The month of March is often pretty bright. There is the beauty of the bright coloured cosmos flowers lining up the roads mingling with the luminous bright running vests of runners clocking up high mileage in preparation for the Comrades Marathon.

But thanks to Covid-19, the roads are pretty dull. Runners are despondent given the cancellation of races and their high mileage training has come to a screeching halt thanks to the uncertainty regarding the Comrades Marathon.

While many runners are understanding of the cancellations, most are up in arms over the fact that they have lost money.

Most races do not give refunds, the likes of Two Oceans and Irene Ultra which have been cancelled having told runners that the registration monies they have paid are not refundable.

Talk about adding salt to injury.

It was thus refreshing to read a message from the Sanlam Cape Town Marathon organisers whose race in October could well go on as planned.

“Sanlam Cape Town Marathon has decided that, if need be, it will refund all entry fees for all the weekend events in the case of it being cancelled for October 2020. We have decided to overrule our T’s & C’s in these uncertain times and guarantee our runners their entry fee."

Now here is an organisation which understands that runners do not have pockets full of money.

All week long most runners were talking glowingly of Cape Town Marathon’s thoughtfulness.

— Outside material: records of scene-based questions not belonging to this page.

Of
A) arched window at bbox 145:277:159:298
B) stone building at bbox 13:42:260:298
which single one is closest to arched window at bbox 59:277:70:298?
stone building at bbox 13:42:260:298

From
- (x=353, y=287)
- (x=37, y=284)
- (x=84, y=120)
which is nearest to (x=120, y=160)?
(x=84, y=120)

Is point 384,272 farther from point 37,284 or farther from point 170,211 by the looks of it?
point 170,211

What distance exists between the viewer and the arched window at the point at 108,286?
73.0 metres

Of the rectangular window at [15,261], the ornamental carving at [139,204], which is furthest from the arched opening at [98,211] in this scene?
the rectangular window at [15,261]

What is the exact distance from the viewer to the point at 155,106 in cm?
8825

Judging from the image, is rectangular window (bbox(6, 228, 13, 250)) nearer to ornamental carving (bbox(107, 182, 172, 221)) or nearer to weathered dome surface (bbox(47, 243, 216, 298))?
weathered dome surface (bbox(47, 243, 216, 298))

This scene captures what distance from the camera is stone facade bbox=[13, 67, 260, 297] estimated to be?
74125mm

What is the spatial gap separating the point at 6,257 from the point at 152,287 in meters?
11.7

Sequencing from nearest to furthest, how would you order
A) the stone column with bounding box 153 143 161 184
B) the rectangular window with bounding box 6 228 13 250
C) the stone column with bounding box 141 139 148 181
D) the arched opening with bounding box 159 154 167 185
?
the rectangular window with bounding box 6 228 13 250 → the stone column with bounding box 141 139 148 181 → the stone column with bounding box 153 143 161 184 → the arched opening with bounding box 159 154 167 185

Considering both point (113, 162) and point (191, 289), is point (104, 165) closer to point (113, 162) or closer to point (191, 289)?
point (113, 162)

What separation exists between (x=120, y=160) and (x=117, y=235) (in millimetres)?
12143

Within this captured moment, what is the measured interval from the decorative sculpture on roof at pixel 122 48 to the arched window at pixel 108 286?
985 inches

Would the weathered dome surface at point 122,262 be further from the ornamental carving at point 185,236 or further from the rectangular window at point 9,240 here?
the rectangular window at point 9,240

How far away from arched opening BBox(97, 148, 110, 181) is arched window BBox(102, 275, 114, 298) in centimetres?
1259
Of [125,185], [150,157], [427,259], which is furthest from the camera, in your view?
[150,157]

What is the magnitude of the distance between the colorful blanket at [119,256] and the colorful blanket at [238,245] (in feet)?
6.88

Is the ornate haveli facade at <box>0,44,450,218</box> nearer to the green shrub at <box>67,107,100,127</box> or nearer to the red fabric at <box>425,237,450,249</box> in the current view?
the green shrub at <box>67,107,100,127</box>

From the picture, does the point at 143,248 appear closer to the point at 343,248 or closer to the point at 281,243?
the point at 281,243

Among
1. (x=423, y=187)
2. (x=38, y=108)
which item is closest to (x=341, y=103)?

Not so the Comrades Marathon though, albeit mainly due to a lot of misunderstanding.

The organisers of arguably the world’s greatest ultra marathon have taken some flak for what government deemed irresponsible behaviour after they announced that the race would go on as planned on June 14.

By the look of things, the race is going to have to be postponed to a later date given the outlook by the health ministry that the rate of infections is likely to keep rising.

While they did not initially say this out loud, the Comrades Marathon Association (CMA) had long started putting plans in place for an alternative race day for late in September. That they announced their race was going on as planned was on the proviso that everything would be reviewed after April 17, in line with the plan of their governing body, Athletics South Africa (ASA), who have suspended all events until then.

But the Comrades message was found by many, including Minister of Sport Nathi Mthethwa, to be irresponsible and insensitive during this very difficult time.

For most runners, who were clearly unaware of the CMA aligning themselves with ASA, the decision to review things a day after closing the substitution period, smacked of greed and money mongering by the Pietermaritzburg-based organisation.

These tough times call for a very well thought out communication strategy that will be sensitive to the battle that the country - and indeed the world - is grappling with.

Talking of grappling, I had a pretty good one hour long run yesterday morning and found that the shin splints that had kept me out of action for two weeks are no longer an issue.

It was good to be back on the road, the fact that there is no race on the horizon notwithstanding. Fortunately, I had not pre-registered for any races and I thus do not need any refund.